The constraints imposed by the IOC and IPC’s rules, as well as the overriding claims of the sponsors of their national committees, hollow out the value governing bodies and athletes can offer those who may want to provide support. A warm inner glow might work for some backers, but others quite rightly desire and deserve recognition around the time of the Games that the rules deny them.
Heat your home with British Gas, buy a bed at Dreams, shop at Aldi or eat Old El Paso tacos and you will help get Britain’s teams to Paris next summer, but only on the very final leg of their journeys.
UK Sport, which hands out lottery funding, requires governing bodies to find funding for a chunk of the overall cost of supporting their athletes. Right now, the commercial marketplace is so tough that pretty much all sports are unable to raise the money asked of them. To its great credit, UKS is proving understanding of the current economic reality and is not pressing the point hard. It’s difficult, though, to see a way out of penury, especially given the constraints imposed from above by the IOC and IPC, and effectively endorsed by the BOA and BPA.
At GB Wheelchair Rugby we are fortunate to have assembled a cohort of backers who ‘get’ our cause, many of whom have stayed with us for a number of years now. Each has their own motivations; none are primarily seekers after nationwide publicity. It seems very odd to say it, but in a way we are fortunate in being small and catering for athletes with some of the most severe physical impairments. Our appeal is immediate and our financial needs are lower than for much bigger sports.
We absolutely need more such supporters, though, if we are to grow the base of our sport and give our elite athletes, and those aspiring to join their ranks, the best shot at success in Los Angeles in 2028. More on this when we launch a new campaign and appeal in the coming weeks. Meantime, don’t hesitate to get in touch if you think we can help your business by you helping us. There’s lots we can offer, even if Games-time billboards are ruled out.

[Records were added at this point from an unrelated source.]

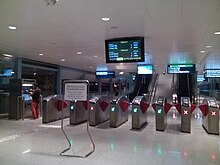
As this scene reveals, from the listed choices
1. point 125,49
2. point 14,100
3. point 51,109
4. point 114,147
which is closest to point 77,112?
point 51,109

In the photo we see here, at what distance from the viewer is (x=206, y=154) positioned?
461 cm

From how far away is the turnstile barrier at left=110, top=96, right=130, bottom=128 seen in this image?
7.94m

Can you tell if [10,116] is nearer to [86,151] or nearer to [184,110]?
[86,151]

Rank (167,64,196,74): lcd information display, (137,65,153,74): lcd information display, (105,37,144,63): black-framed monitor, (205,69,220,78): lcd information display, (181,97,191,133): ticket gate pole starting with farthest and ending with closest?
(205,69,220,78): lcd information display
(137,65,153,74): lcd information display
(167,64,196,74): lcd information display
(181,97,191,133): ticket gate pole
(105,37,144,63): black-framed monitor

* other radio stations are available, but none such fun for an ageing headbanger
One Team GB and ParalympicsGB partner is Eurostar, which has just opened up ticketing for the weeks of Paris 2024. Travel out on the day of the opening ceremony of the Olympics (if pageantry on the Seine happens to be what floats your boat) and you’ll pay at least £195. Take the train on the morning of the ceremony for the Paras and you could pay as little as £56. Almost four times the price for the Olympics? Makes Parisian hoteliers seem almost philanthropic.
Southgate you’re the one
Say what you like about Gareth Southgate’s abilities as an international manager, he’s not the safe corporate stooge some have portrayed him as. Take this refreshing observation on the impending introduction of an independent regulator for football, out of step with his employer, the FA:
“It would worry me that we’re trying to find simple solutions to very complex problems. Which is often the way in life. I haven’t read through it all because I’m… dubious that we can solve all the issues. For me, it’s another VAR waiting to happen.”
Paul MacInnes, journalist at The Guardian, claimed that “his opinions are his own and aren’t always in tune with popular sentiment”, so appearing to reveal his own bias. Is the reporter sure an independent regulator is what ‘popular sentiment’ demands, or is he being swayed by a well-organised, vocal minority because it suits his own views? I remain sceptical of the value of the looming bureaucracy.
VAR through the roof
And on the subject of VAR, would managers prefer to keep it or scrap it? The England manager is clearly sceptical. Perhaps the roof at the Principality Stadium in Cardiff can be a model. Just as both head coaches in a rugby international need to agree before the stadium’s roof is shut against the weather, why not only employ VAR in a game if both managers want it?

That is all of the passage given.